### GOAL OF THE EXERCISE
I'd like the data below restated word for word, with the pictures left out.

'''

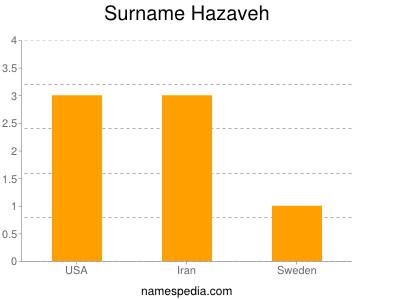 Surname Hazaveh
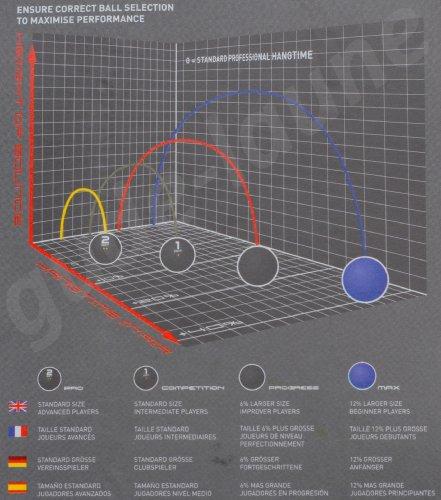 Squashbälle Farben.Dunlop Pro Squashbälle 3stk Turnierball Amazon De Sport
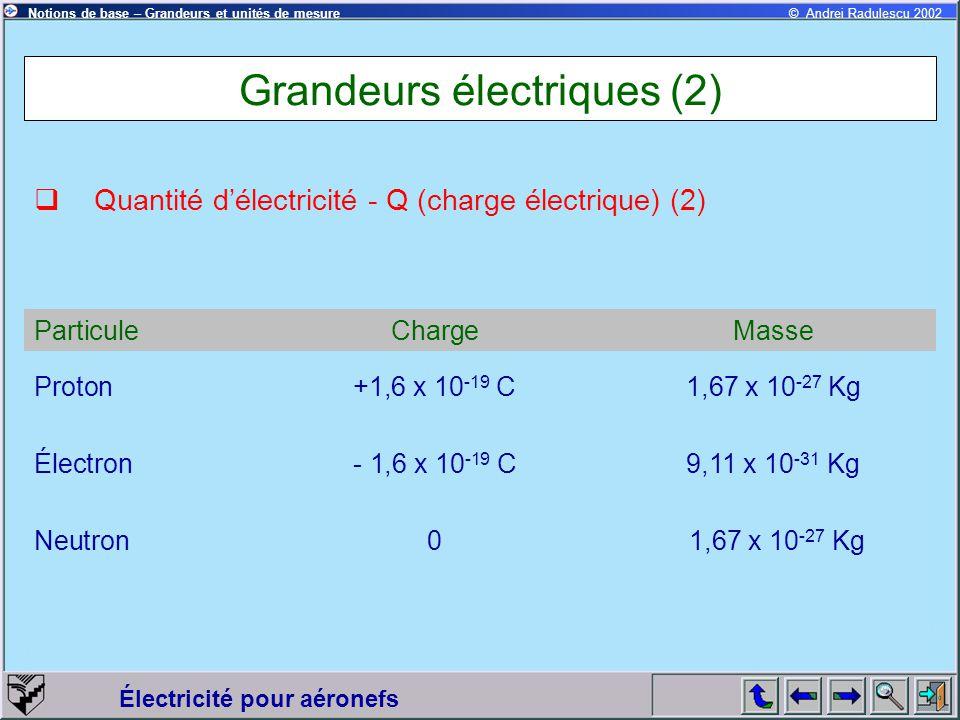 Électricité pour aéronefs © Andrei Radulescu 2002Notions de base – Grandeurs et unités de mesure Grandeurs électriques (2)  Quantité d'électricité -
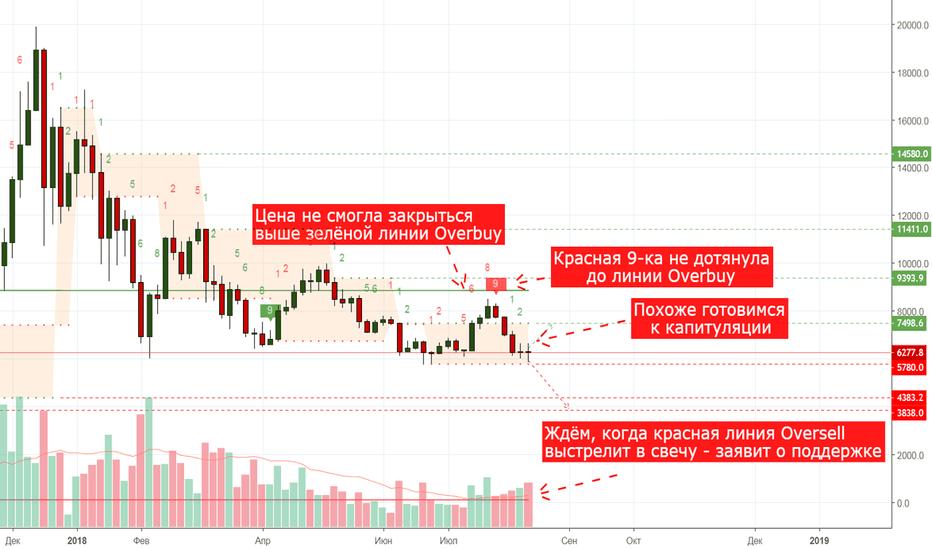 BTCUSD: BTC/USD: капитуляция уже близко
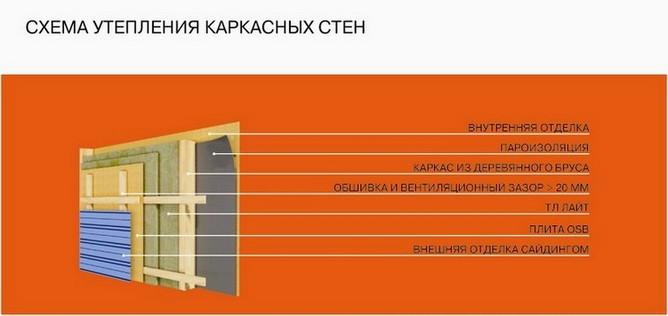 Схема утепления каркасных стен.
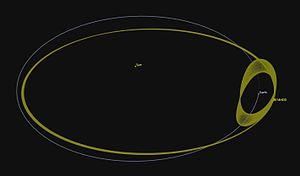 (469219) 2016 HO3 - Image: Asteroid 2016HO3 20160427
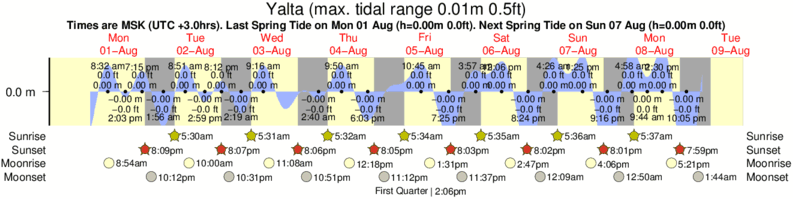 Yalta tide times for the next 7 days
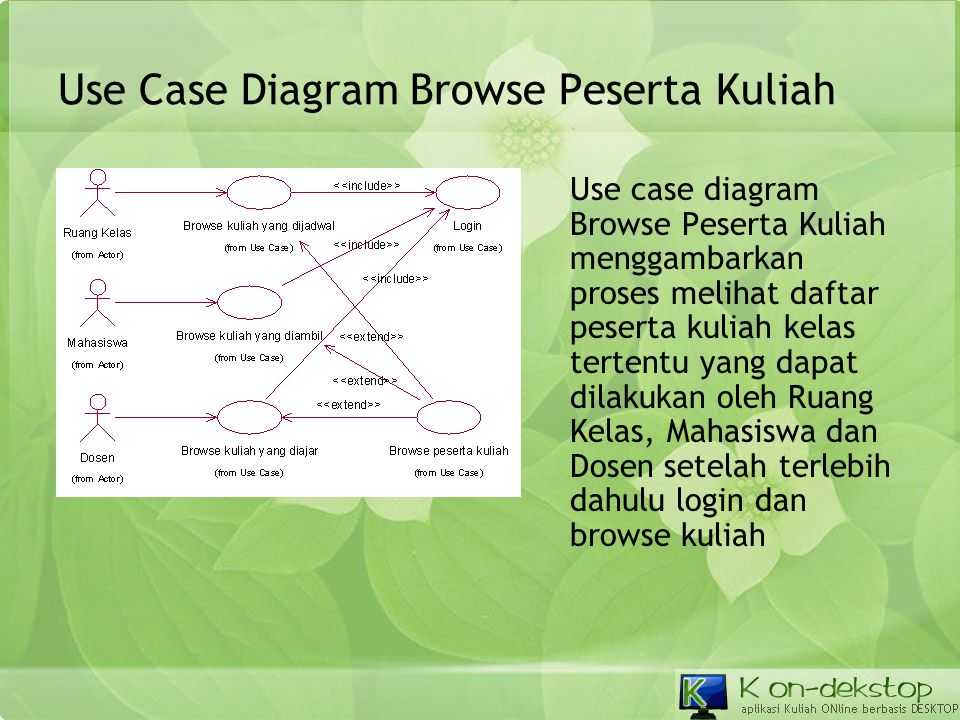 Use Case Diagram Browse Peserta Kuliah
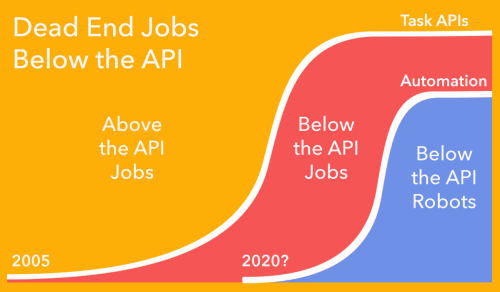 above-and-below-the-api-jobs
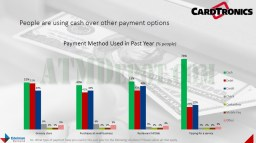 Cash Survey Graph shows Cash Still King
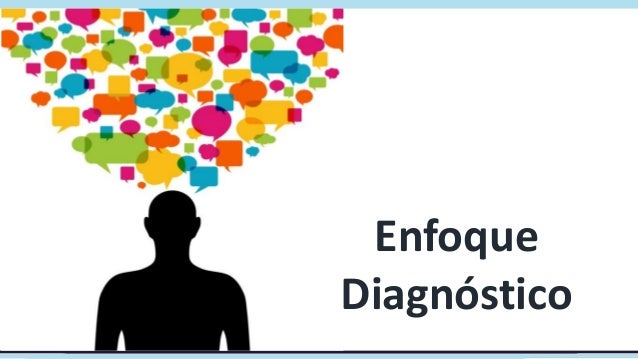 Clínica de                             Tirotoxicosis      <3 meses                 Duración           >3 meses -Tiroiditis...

'''

### WRITTEN REPLY
 Surname Hazaveh
 Squashbälle Farben.Dunlop Pro Squashbälle 3stk Turnierball Amazon De Sport
 Électricité pour aéronefs © Andrei Radulescu 2002Notions de base – Grandeurs et unités de mesure Grandeurs électriques (2)  Quantité d'électricité -
 BTCUSD: BTC/USD: капитуляция уже близко
 Схема утепления каркасных стен.
 (469219) 2016 HO3 - Image: Asteroid 2016HO3 20160427
 Yalta tide times for the next 7 days
 Use Case Diagram Browse Peserta Kuliah
 above-and-below-the-api-jobs
 Cash Survey Graph shows Cash Still King
 Clínica de                             Tirotoxicosis      <3 meses                 Duración           >3 meses -Tiroiditis...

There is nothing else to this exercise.